- **WRITTEN TASK**: Gather every line from the records below that includes the word "moss" and copy each one out.

-------- DATA SUPPLIED

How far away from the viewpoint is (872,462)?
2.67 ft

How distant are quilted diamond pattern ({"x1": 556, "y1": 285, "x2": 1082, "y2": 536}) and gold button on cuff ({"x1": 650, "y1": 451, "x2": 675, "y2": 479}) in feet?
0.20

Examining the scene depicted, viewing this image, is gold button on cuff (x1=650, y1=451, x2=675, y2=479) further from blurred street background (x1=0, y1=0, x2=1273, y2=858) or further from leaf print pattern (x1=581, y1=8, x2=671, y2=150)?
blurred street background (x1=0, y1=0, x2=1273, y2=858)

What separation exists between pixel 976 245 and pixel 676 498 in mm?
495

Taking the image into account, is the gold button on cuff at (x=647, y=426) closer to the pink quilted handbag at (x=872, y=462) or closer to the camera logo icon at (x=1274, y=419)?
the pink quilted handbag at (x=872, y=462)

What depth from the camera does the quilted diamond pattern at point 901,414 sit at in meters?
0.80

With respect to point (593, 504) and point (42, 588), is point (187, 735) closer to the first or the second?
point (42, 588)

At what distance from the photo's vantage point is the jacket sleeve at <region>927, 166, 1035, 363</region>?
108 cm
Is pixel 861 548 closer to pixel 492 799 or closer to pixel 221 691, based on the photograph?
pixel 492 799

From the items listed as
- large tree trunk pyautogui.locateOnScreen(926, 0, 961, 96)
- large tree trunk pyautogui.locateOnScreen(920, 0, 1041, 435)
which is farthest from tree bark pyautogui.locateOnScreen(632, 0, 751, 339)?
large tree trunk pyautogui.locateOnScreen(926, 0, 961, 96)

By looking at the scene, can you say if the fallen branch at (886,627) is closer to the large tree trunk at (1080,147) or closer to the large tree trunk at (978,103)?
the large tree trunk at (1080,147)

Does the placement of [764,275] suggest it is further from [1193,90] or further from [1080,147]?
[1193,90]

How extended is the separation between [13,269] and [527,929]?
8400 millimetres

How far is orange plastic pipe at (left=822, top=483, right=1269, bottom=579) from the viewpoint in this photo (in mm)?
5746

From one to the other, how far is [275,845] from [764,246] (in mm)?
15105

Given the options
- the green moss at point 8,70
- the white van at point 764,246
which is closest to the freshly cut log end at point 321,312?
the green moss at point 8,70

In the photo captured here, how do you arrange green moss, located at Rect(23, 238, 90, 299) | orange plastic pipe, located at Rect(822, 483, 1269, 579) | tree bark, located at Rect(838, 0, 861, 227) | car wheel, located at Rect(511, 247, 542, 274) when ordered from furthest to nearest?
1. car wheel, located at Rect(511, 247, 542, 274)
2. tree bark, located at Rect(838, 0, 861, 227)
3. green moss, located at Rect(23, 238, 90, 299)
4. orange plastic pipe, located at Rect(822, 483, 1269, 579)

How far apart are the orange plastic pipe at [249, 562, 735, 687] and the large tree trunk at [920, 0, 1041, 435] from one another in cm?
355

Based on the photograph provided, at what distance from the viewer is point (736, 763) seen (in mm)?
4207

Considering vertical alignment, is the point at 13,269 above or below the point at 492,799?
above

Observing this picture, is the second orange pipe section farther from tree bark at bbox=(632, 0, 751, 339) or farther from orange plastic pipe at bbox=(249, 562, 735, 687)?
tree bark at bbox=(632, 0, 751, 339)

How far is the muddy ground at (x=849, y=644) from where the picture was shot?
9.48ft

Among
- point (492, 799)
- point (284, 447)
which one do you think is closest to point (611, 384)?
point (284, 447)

----------------
-------- DATA SUPPLIED

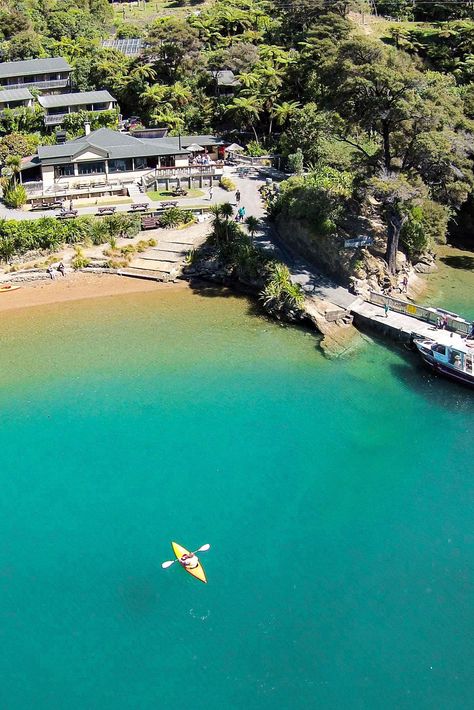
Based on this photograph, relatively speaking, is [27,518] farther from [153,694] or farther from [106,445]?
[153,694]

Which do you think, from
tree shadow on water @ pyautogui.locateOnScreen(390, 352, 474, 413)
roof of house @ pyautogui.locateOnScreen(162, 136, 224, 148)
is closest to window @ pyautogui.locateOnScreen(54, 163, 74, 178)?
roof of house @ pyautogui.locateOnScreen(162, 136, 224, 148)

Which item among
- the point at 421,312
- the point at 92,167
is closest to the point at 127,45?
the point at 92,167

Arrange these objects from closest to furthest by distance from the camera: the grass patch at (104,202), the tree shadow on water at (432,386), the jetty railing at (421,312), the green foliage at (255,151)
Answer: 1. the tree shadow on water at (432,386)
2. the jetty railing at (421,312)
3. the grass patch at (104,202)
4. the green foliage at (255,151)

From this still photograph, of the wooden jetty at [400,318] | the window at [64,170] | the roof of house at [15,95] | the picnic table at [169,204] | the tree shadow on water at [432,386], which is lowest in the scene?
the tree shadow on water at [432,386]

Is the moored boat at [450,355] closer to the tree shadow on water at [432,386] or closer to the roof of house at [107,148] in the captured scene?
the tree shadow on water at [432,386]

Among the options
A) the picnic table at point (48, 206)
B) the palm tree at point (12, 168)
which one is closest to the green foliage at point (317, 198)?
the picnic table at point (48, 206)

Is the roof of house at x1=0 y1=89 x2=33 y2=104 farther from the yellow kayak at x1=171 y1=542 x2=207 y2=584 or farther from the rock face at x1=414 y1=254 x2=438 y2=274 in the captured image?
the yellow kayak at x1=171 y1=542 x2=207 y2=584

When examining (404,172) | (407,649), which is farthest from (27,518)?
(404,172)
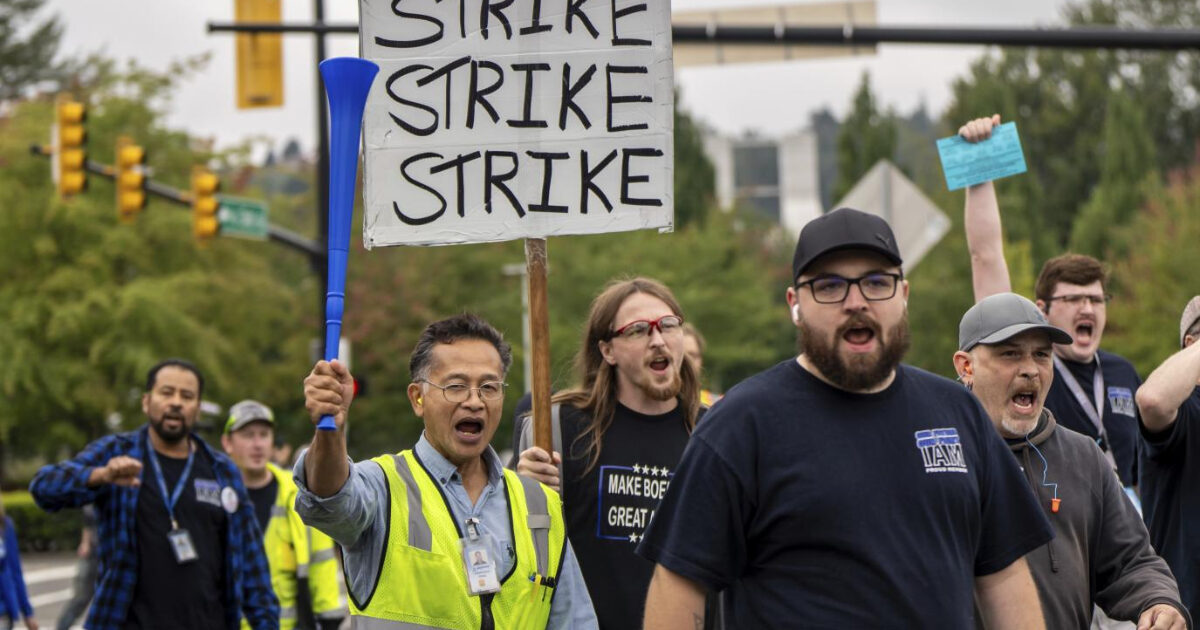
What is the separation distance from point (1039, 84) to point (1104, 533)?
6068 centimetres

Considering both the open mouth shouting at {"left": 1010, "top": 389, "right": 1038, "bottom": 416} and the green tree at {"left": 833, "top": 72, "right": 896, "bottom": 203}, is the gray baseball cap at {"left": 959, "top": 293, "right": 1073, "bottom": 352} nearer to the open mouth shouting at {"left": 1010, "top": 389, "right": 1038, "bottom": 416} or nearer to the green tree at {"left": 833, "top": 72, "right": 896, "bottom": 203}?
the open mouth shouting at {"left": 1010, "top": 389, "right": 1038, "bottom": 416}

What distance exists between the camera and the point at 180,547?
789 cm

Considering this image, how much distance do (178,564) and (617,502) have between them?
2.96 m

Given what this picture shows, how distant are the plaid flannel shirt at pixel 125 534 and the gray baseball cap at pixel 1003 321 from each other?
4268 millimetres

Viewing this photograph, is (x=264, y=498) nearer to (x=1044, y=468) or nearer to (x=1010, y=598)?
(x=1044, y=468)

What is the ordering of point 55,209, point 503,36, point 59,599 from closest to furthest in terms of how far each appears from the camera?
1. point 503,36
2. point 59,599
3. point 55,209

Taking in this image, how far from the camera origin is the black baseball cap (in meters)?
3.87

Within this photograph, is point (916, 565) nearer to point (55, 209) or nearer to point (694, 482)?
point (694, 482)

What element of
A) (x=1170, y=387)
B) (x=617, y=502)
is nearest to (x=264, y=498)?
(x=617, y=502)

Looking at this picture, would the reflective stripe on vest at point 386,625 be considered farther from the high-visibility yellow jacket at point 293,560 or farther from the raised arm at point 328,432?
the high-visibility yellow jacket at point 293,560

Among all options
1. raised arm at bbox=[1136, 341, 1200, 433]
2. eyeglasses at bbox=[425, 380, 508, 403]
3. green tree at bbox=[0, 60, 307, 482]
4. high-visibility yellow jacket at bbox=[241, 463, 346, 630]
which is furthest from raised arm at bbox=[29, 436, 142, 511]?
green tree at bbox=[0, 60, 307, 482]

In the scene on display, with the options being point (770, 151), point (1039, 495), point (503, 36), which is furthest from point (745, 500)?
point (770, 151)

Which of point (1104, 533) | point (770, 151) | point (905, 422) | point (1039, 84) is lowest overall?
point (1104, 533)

----------------

- **RESULT FOR THIS TASK**:
- the green moss at point 8,70
the green moss at point 8,70
In the photo captured here, how do you arrange green moss, located at Rect(23, 238, 90, 299) | orange plastic pipe, located at Rect(822, 483, 1269, 579) | tree bark, located at Rect(838, 0, 861, 227) | car wheel, located at Rect(511, 247, 542, 274) when ordered from furthest to nearest?
3. green moss, located at Rect(23, 238, 90, 299)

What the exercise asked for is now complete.